The study, “The Impact of Massage Therapy on Function in Pain Populations—A Systematic Review and Meta-Analysis of Randomized Controlled Trails: Part III, Surgical Pain Populations,” involved a review of 16 studies on the use of massage therapy for surgical patients.
The hands-on techniques used in the 16 studies were described within each study as massage therapy, M technique massage, Swedish massage and effleurage. These were compared to various control groups, such as standard care, relaxation, attention and vibration therapy. As for the “dosages” of massage therapy and control comparisons, these spanned the spectrum from a single 10-minute session to 10-minute sessions each day for 12 days.
Results of the research showed that, compared to the control groups featured in these studies, surgical patients who received massage experienced reduced pain and anxiety.
However, the review also noted several shortcomings within these studies that may affect the ability to replicate the results or translate them to clinical practice. For example, the authors of the meta-analysis report a lack of specific details as far as the massage techniques used in these studies, the amount of time spent massaging each location on the client’s body and the qualifications of the people who provided the massage.

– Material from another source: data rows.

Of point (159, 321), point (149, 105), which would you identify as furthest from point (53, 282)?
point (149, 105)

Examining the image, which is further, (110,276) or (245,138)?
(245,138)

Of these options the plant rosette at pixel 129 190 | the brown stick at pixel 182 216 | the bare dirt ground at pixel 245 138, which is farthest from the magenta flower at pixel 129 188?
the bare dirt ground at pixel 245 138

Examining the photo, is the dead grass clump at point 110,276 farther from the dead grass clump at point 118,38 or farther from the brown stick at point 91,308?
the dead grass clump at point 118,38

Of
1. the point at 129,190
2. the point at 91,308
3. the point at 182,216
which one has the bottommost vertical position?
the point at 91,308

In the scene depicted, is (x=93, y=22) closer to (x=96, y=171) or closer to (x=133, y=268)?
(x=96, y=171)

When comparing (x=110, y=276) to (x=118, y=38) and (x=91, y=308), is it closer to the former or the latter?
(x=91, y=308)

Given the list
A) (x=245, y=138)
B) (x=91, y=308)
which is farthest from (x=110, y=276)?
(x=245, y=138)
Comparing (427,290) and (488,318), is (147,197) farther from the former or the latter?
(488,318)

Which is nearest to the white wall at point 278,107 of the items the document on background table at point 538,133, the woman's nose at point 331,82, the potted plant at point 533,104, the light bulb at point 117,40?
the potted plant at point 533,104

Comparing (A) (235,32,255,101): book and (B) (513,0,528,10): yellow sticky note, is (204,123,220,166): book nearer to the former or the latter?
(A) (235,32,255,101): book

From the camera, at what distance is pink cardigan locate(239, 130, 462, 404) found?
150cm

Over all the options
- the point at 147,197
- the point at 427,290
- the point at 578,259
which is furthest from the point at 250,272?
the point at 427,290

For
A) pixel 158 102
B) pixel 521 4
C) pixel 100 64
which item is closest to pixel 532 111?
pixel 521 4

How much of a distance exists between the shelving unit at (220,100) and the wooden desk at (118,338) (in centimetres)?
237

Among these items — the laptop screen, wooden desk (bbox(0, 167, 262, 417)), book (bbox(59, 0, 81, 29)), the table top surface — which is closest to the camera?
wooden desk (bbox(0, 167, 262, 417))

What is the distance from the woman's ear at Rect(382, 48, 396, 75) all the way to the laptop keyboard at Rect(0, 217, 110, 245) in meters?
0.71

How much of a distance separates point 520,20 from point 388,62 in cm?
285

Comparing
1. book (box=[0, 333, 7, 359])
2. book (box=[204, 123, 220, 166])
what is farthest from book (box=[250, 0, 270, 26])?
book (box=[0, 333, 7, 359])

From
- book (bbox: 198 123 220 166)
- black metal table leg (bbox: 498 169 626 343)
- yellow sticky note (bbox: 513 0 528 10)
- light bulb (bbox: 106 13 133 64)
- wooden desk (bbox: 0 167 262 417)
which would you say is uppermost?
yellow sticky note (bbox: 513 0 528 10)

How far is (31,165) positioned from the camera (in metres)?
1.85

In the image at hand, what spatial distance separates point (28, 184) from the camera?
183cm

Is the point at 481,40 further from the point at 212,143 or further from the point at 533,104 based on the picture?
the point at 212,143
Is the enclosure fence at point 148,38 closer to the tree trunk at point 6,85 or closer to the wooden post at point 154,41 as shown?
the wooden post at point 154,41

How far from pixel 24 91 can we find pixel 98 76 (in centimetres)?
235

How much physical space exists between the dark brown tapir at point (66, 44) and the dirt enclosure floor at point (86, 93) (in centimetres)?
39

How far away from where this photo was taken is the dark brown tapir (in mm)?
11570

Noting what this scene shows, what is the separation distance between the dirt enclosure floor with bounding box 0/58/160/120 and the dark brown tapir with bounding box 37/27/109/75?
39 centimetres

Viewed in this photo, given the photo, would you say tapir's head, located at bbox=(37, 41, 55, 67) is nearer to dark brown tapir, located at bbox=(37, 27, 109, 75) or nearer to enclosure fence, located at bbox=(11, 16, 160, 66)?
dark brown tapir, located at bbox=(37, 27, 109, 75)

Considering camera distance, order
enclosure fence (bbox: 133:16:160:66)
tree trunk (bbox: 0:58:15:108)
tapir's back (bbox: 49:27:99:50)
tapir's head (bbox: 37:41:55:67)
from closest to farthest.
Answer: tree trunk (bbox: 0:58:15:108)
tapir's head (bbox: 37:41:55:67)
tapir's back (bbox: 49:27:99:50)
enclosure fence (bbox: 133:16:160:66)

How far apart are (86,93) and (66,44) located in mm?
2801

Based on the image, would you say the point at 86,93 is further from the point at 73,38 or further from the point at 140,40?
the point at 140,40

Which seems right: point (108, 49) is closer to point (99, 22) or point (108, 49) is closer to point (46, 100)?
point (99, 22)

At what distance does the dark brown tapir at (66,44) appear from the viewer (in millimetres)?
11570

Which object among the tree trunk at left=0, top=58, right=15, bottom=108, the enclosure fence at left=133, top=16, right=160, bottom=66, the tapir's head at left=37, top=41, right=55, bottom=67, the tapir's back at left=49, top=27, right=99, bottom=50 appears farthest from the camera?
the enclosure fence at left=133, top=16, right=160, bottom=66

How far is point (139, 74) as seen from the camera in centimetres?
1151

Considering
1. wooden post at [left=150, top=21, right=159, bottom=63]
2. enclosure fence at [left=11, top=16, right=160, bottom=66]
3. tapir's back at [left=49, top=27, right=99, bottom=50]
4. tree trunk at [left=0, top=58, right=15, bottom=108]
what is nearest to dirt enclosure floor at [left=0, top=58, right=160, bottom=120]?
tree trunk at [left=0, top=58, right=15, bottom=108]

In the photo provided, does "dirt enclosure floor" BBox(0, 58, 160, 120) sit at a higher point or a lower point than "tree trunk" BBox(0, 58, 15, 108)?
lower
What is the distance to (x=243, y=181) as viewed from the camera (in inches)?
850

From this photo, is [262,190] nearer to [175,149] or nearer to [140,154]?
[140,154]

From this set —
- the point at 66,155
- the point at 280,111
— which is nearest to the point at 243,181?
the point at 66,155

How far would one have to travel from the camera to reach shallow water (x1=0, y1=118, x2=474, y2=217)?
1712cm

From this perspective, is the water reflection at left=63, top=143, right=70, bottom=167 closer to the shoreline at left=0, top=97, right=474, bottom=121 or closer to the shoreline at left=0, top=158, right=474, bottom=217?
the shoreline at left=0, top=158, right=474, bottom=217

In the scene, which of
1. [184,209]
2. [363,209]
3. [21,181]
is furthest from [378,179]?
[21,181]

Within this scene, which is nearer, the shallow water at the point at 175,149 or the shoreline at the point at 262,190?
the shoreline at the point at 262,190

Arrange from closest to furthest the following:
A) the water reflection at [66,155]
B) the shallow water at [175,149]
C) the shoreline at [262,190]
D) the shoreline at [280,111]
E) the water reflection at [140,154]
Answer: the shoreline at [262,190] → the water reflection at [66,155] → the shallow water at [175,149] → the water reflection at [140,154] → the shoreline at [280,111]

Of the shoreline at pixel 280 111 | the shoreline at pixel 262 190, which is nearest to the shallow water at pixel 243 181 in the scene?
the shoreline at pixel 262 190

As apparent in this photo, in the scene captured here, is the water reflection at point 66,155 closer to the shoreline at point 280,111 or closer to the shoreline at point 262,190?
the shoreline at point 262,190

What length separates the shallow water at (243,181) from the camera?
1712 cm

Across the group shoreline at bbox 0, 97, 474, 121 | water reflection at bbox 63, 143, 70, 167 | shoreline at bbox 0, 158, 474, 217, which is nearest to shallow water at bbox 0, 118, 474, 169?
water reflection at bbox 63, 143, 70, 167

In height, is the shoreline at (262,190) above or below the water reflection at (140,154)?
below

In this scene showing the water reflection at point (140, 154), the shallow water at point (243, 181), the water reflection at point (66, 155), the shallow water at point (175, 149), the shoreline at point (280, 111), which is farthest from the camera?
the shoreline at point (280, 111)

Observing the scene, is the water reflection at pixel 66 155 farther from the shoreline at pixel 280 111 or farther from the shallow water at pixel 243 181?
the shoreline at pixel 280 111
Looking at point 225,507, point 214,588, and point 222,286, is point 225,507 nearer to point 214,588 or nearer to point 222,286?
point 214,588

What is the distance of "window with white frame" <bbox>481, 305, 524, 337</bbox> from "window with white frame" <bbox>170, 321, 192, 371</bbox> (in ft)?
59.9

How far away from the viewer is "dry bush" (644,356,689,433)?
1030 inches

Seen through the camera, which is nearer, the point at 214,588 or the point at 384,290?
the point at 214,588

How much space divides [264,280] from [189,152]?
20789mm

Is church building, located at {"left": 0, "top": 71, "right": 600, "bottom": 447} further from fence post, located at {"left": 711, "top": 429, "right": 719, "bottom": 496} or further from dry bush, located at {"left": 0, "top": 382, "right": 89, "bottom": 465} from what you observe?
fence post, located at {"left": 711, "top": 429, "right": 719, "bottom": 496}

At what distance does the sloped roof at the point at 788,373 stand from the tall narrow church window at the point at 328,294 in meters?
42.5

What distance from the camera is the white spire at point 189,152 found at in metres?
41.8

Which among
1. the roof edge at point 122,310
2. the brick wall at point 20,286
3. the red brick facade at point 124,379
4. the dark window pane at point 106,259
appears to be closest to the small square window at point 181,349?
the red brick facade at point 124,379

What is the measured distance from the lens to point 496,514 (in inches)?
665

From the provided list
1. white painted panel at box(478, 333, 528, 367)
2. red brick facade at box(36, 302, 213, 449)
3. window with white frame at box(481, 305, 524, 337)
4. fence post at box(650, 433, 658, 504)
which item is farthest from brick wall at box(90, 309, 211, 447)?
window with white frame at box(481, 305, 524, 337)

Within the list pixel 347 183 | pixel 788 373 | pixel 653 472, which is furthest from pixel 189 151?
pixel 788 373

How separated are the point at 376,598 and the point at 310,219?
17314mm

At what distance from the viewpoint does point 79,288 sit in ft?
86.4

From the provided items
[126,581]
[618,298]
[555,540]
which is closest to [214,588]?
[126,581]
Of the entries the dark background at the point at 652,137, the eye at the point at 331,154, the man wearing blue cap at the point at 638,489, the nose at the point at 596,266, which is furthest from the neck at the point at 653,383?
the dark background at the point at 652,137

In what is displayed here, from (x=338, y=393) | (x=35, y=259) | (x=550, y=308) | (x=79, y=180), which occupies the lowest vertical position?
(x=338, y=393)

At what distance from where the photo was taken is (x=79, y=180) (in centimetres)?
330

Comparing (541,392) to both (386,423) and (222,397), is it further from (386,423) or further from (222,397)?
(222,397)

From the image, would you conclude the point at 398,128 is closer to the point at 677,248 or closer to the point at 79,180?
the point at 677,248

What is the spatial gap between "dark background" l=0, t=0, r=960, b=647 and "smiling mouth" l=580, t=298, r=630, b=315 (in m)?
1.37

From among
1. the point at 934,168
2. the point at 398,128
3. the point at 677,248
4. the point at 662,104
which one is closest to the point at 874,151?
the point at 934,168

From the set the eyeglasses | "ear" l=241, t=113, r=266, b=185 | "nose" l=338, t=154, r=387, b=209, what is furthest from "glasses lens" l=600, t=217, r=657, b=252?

“The authors encourage future research to focus on identifying the specifics of massage, including style of therapy needed for different conditions or operative procedures, location of massage and amount of time spent there, appropriate pressure to apply, adequate dosing and time of administration, practitioner type, qualifications, and credentialing and licensing requirements,” state the study’s authors.
As a next step, the authors of the meta-analysis recommend the development of specific guidelines for massage therapy research in order to create a more stringent, uniform and standardized approach to all components of these interventions.
“There is a wide degree of heterogeneity among these studies that needs to be addressed in order to adequately influence policy change and make definitive recommendations regarding massage therapy,” the study’s authors conclude.
Authors: Courtney Boyd, Cindy Crawford, Charmagne Paat, Ashley Price, Lea Xenakis, Weimin Zhang and the Evidence for Massage Therapy Working Group.